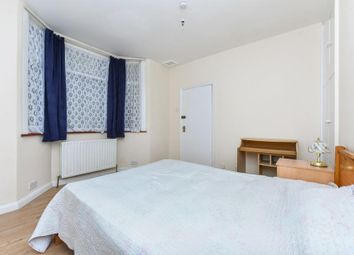 Thumbnail Studio to rent in Chichele Road, London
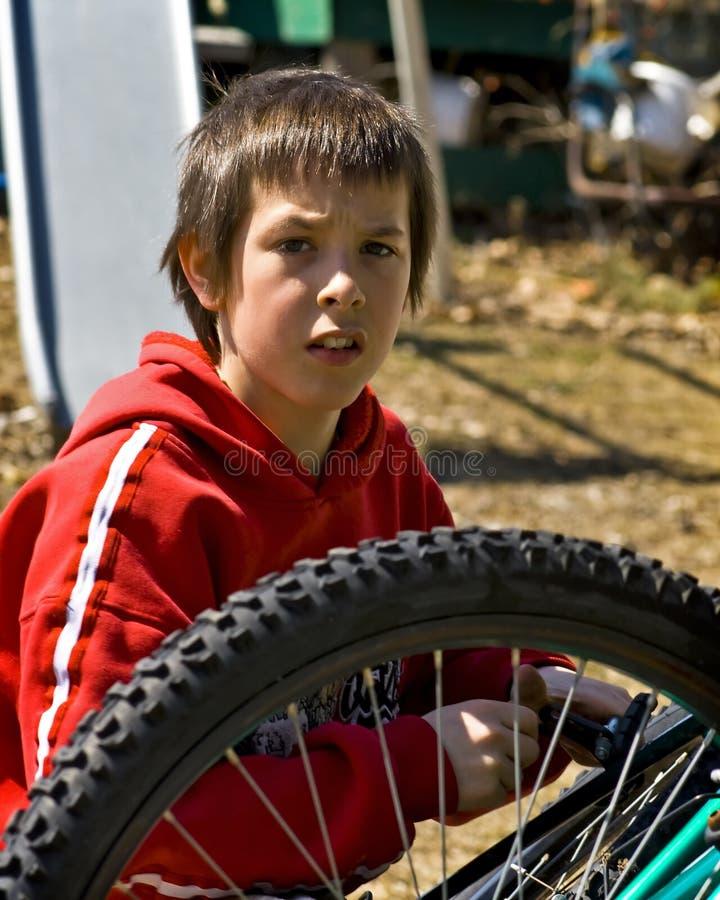 Muchacho y su bici fotos de archivo libres de regalías
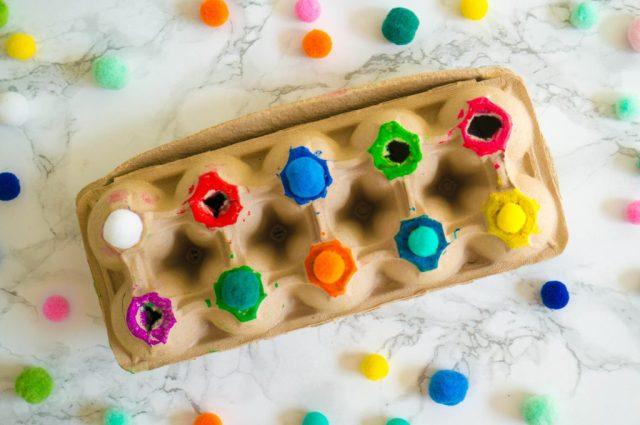 DIY Kleuren sorteren met Pompons | Babies Kitchen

## EXERCISE PROMPT
Every line of the listing above is to be repeated exactly, with its pictures left out.

## SOLUTION TO THIS EXERCISE
 Thumbnail Studio to rent in Chichele Road, London
 Muchacho y su bici fotos de archivo libres de regalías
 DIY Kleuren sorteren met Pompons | Babies Kitchen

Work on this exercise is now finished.